Journalists face difficulties accessing public information and official documents. Despite signs of progress in 2010, with a move to hold a parliamentary debate on a freedom of information bill based on a draft that the local chapter of the Media Institute of Southern Africa (MISA) presented to parliament in 2005, no further action was taken in 2011. In May, MISA condemned the inaction on the issue by both political parties and the relevant parliamentary committees. The current media regulatory framework, administered by the Government Information Bureau (GABINFO), is in need of updating and potentially subject to political influence. According to MISA, radio broadcast outlets were subjected to overly bureaucratic procedures to obtain operating licenses.
There were no reports of physical attacks against the press in 2011, although there were several cases of threats and intimidation. In February, Victor Muvale, a correspondent for the daily Diario de Moçambique, received death threats from three police officers following a story he had written about their behavior during an arrest that had led to disciplinary action against them. Other journalists were harassed while attempting to cover news stories, as was the case in April when reporters attempting to cover a student strike were threatened by the vice chancellor of Mussa Bin Bique University in northern Nampula province. Self-censorship by journalists is common, especially in rural areas outside the capital, Maputo. Independent media often release potentially sensitive stories simultaneously, in an effort to decrease this self-censorship and the negative backlash from the government. This strategy was successful during the corruption case against the president of the constitutional court, Luis Mondlane, who later resigned because of the wide-ranging coverage of his case.
Although progress has been made in the development of a strong and free press in Mozambique, the country continues to be dominated by state-controlled media outlets. Independent media are often underfunded and are generally found only in major cities. The state-run television station, Televisão de Moçambique (TVM), continues to be the only domestic television channel with national reach and has by far the largest audience of any broadcasting station. News reporting from TVM is often biased in favor of the government and offers little opportunity for the political opposition to voice opinions. Private channel Soico TV, Portuguese state television’s African service RTP Africa, and Brazilian-owned TV Miramar also have wide audiences.
Radio continues to be a key source of information for the majority of Mozambicans. Compared to television, there is far more opportunity for private radio stations to open and operate. There are numerous private FM stations that generally operate in rural areas and broadcast to small audiences. Many of the 70 community stations currently operating were started by and receive their funding from UNESCO or other international aid organizations, but face serious problems of management and sustainability, as they rely on volunteers. Despite the prevalence of privately owned radio stations, state-run Rádio Moçambique has the largest audience and is by far the most influential media outlet in the country. Rádio Moçambique generally receives 60 percent of its operating budget from the federal government. While the station is known for presenting critical political debates and policy issues on its broadcasts, it most frequently invites guests who are sympathetic to the government.

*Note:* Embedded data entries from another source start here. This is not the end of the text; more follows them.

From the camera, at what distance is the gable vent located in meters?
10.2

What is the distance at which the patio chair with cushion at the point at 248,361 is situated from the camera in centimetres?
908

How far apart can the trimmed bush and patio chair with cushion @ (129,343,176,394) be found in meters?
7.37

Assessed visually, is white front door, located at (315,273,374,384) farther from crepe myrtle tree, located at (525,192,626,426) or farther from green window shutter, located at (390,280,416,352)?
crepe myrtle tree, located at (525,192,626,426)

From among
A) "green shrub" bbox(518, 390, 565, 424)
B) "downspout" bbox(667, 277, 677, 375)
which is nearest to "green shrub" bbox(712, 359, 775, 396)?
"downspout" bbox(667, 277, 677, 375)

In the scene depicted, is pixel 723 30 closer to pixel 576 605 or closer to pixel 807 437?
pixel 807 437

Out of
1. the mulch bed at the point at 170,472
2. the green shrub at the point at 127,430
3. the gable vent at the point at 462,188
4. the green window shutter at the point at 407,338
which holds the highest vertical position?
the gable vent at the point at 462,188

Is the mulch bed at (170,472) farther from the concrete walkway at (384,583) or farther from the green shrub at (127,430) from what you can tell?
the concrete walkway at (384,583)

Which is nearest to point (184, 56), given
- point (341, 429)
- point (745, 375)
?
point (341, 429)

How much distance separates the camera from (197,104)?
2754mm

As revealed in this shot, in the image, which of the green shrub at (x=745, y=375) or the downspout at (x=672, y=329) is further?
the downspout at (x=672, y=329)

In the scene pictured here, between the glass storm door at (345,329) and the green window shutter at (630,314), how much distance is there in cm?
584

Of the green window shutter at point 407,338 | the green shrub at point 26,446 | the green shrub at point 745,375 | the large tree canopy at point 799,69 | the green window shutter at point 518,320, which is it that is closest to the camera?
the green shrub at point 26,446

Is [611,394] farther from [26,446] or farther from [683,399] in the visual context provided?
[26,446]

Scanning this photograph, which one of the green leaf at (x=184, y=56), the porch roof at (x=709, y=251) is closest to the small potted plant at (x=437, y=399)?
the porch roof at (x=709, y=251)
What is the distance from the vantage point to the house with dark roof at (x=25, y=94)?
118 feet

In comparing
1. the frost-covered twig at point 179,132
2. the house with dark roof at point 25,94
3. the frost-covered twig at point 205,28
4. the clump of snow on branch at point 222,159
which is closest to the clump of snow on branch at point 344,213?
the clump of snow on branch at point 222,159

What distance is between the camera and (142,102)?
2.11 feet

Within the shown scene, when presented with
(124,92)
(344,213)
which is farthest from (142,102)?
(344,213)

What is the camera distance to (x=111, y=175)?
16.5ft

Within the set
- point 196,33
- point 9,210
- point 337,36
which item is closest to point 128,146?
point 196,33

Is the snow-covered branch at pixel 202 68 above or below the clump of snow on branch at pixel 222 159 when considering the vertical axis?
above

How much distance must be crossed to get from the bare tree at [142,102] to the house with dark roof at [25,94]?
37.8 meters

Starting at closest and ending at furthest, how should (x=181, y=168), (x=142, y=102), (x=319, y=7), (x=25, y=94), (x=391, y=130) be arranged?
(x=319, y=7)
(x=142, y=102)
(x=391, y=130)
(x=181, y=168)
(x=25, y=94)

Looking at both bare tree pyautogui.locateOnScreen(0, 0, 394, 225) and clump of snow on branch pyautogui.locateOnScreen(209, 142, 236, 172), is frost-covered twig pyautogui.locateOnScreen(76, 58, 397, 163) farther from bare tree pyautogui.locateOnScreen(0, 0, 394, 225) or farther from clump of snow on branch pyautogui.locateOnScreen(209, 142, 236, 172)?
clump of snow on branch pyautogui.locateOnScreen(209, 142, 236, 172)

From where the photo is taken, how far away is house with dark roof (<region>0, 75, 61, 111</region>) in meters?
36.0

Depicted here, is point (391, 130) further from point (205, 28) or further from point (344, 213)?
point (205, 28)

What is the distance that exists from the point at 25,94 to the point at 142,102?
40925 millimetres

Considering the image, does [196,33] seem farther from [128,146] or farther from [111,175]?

Newspapers and print media in general have a far smaller audience—an estimated 1 million of Mozambique’s 22.4 million inhabitants—than both radio and television. This is mainly because the print media is published only in Portuguese, which is only spoken by about 11% of the population. The high cost of newspapers relative to total income, as well as poor distribution networks and a 44 percent illiteracy rate, also contribute to low readership. The government has a majority stake in Noticias, the most-read daily newspaper in the country, which rarely prints stories critical of the government, while O Pais is the leading privately owned daily. Import taxes on newsprint remain high, leading to high production costs for newspapers. The largest source of advertising revenue for local media comes from government ministries and businesses under state control, and some journalists have accused the government and ruling party of allocating advertising according to political concerns and of favoring pro-state outlets.
Internet access is unrestricted, but penetration is extremely low. Only about 4 percent of the population had access to the internet in 2011, and most usage is confined to major cities. A number of sites posted criticisms of the government and remained untouched. However, there were reports of government intelligence agents monitoring the e-mails of members of opposition political parties.